While I would have been happy with Michelle MacLaren in the driver’s seat for Wonder Woman, I’m not going to sneeze at the studio hiring a woman to replace her. And that woman is Patty Jenkins.
Before she was going to brave the studio gauntlet to make a film version of the woman with a magic lasso, Jenkins made a little feature film called Monster. Jenkins, who enjoys both true crime and comedy, grew up on military bases all over the globe, where she became a fan of British sitcoms, but at the same time, discovered the work of directors like Martin Scorsese, Elia Kazan, and Stanley Kubrick. “Those guys are great at the tension of the unknown. You don’t know where the story is going and you’re not made to feel comfortable or safe,” Jenkins said in an interview with the DGA magazine.
Jenkins spent the later part of her childhood in Kansas, where she became involved in the arts such as music and photography. She attended Cooper Union for college, studying painting. But it was her first experimental filmmaking class where Jenkins felt she finally found what she wanted to do with her life. “They had a Steenback editing bay and the first generation of editing equipment, the Toaster,” Jenkins said, confessing she sat there for days putting music to images. “It was the first time I had a completely truthful relationship to art. I wanted to live up to the music that I heard and make incredibly powerful emotional moments.
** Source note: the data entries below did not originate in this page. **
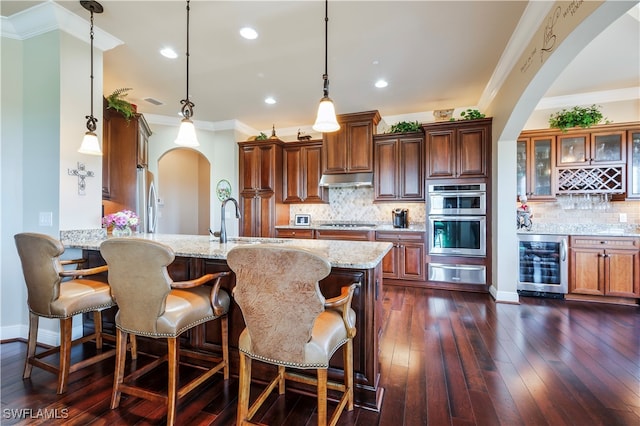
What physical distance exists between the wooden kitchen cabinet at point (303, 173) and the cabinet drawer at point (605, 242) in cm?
370

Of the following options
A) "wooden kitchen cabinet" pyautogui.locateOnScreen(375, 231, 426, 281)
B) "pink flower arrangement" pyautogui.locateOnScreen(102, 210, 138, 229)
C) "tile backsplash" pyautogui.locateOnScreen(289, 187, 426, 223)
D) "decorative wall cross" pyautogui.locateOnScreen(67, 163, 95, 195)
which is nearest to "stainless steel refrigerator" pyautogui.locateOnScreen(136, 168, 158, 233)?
"pink flower arrangement" pyautogui.locateOnScreen(102, 210, 138, 229)

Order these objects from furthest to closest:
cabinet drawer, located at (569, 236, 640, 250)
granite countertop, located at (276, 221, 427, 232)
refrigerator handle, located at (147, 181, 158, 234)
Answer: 1. granite countertop, located at (276, 221, 427, 232)
2. refrigerator handle, located at (147, 181, 158, 234)
3. cabinet drawer, located at (569, 236, 640, 250)

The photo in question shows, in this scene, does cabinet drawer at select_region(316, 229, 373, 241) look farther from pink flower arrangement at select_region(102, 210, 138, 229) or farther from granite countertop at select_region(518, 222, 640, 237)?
pink flower arrangement at select_region(102, 210, 138, 229)

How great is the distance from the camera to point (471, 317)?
3117 mm

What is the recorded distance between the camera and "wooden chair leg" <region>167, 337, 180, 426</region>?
1.46 m

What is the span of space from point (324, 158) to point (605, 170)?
3982 millimetres

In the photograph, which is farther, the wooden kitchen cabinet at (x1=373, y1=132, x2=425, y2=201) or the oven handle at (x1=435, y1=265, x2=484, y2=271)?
the wooden kitchen cabinet at (x1=373, y1=132, x2=425, y2=201)

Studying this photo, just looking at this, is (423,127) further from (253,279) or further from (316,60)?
(253,279)

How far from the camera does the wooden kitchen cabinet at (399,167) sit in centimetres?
454

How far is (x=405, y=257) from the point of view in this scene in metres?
4.41

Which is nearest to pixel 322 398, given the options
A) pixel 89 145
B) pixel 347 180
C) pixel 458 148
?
pixel 89 145

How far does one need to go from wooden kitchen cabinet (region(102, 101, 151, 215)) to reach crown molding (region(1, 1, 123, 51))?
751mm

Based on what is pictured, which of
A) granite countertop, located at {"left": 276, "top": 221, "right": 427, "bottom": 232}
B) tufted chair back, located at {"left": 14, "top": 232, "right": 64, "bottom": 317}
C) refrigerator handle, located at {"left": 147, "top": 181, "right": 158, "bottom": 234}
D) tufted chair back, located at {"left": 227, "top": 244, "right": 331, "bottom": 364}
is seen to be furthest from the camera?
granite countertop, located at {"left": 276, "top": 221, "right": 427, "bottom": 232}

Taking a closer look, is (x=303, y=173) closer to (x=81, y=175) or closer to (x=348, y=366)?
(x=81, y=175)
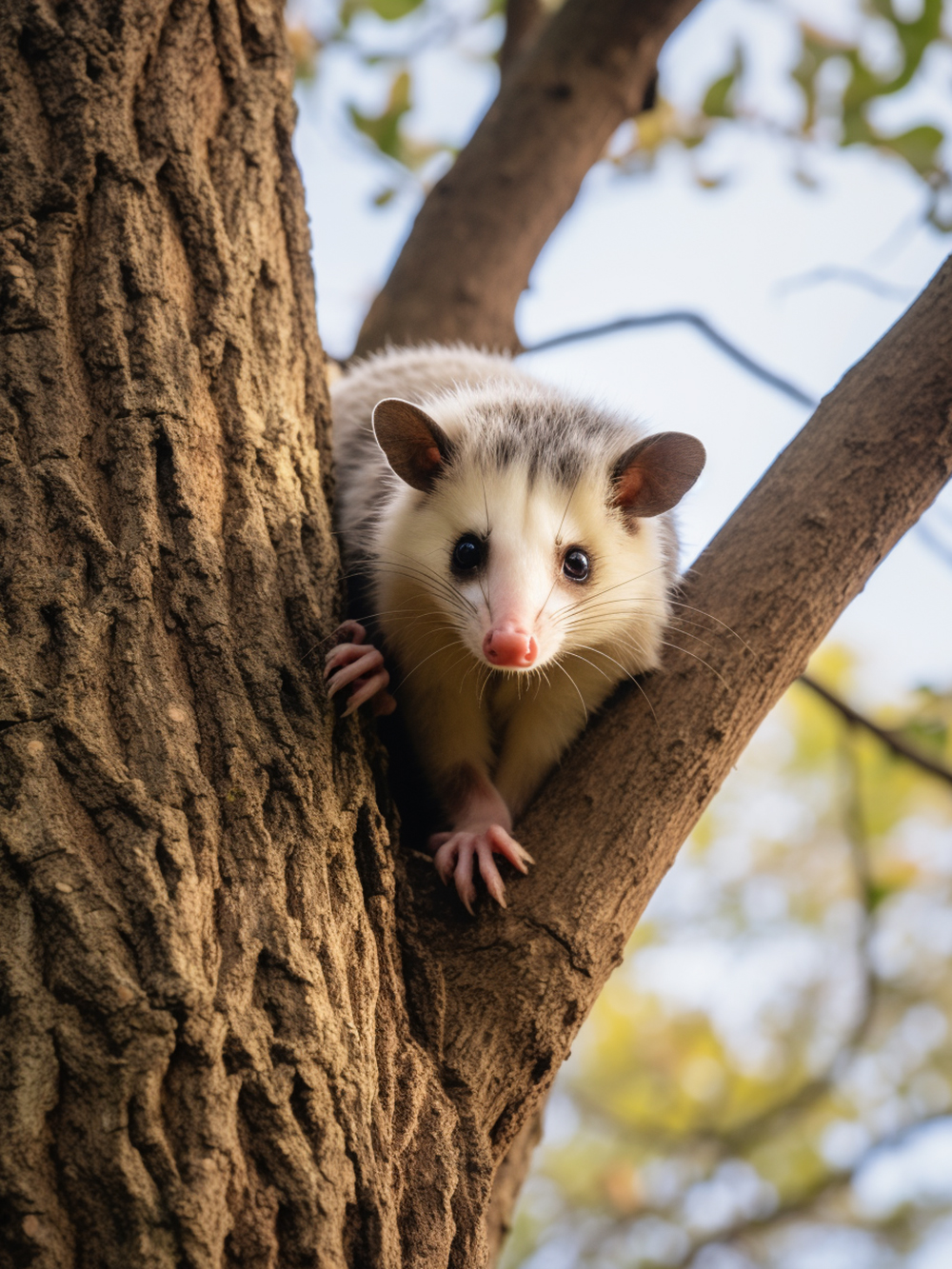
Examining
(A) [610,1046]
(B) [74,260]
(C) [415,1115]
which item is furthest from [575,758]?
(A) [610,1046]

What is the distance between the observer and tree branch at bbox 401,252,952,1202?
189 centimetres

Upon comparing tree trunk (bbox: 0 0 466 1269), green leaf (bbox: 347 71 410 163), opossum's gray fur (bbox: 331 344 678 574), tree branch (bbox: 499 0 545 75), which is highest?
tree branch (bbox: 499 0 545 75)

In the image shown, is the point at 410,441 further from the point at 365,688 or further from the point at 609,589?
the point at 365,688

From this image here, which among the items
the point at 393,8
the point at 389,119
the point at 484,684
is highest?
the point at 393,8

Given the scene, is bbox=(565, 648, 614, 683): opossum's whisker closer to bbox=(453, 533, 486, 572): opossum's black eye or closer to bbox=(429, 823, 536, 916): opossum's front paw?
bbox=(453, 533, 486, 572): opossum's black eye

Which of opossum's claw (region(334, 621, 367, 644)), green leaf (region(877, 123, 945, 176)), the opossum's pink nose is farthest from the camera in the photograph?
green leaf (region(877, 123, 945, 176))

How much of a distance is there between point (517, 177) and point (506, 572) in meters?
1.86

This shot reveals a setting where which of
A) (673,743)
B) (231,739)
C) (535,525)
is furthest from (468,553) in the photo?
(231,739)

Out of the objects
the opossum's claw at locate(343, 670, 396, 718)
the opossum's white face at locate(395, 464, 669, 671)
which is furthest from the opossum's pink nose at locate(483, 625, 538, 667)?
the opossum's claw at locate(343, 670, 396, 718)

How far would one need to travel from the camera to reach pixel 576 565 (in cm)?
249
That has continued to this day.”
This led her to working on commercials as a cameraperson so she could train on the job. “That was kind of misguided.” she said. Jenkins learned a lot about the equipment but didn’t learn how to direct. After eight years, she quit to attend AFI for directing.
She met Brad Wyman shortly after graduating from AFI. Wyman was an independent producer who had made some low-budget serial killer movies. Jenkins told him he should make a film about Aileen Wuornos, a prostitute turned serial killer. She had always been bothered by the way Wuornos’ story had been sensationalized. Wyman told her to write the script herself, adding that she would never get anything else made as a first timer in the industry.
While working on the script, Jenkins wrote to Wuornos, who was on Florida’s death row, and who was mistrustful of the filmmaker’s intentions. But the night before her execution, Wuornos left Jenkins all of her personal letters. Jenkins knew then she had to be the one to direct the film. “There was no negotiation, it was going to be me or no one. I had been given the responsibility to see it through and that’s what was going to have to happen.”
Jenkins secured a very small budget of $1.5 million and said she remembered the expectations for the film were straight to video. She said those low expectations actually helped give her the confidence to direct her first feature, which was a 23 day shoot. “If I had my druthers, I would have shot that film with big wides and scene-long single takes, but I didn’t have the time nor the money to spend on lighting or blocking such laborious shots. Performance was so important that I needed to be able to cut every single take to get what I needed out of it. As a result, you have to compromise style.”
Monster may not be stylistically what Jenkins envisioned, but the 12-year-old movie stands up to the effects of time. Performances, as Jenkins noted, are the key. Theron as Wuornos is haunting yet still human and relatable, especially her relationship with Selby (Christina Ricci).
Wuornos killed seven men between 1989 and 1990 before she was arrested in 1991. Wuornos claimed that her victims were killed in self-defense because they had either raped her or attempted to rape her. She was convicted for six of the seven murders and was sentenced to death by lethal injection. She spent nearly ten years on Florida’s death row before her execution in 2002.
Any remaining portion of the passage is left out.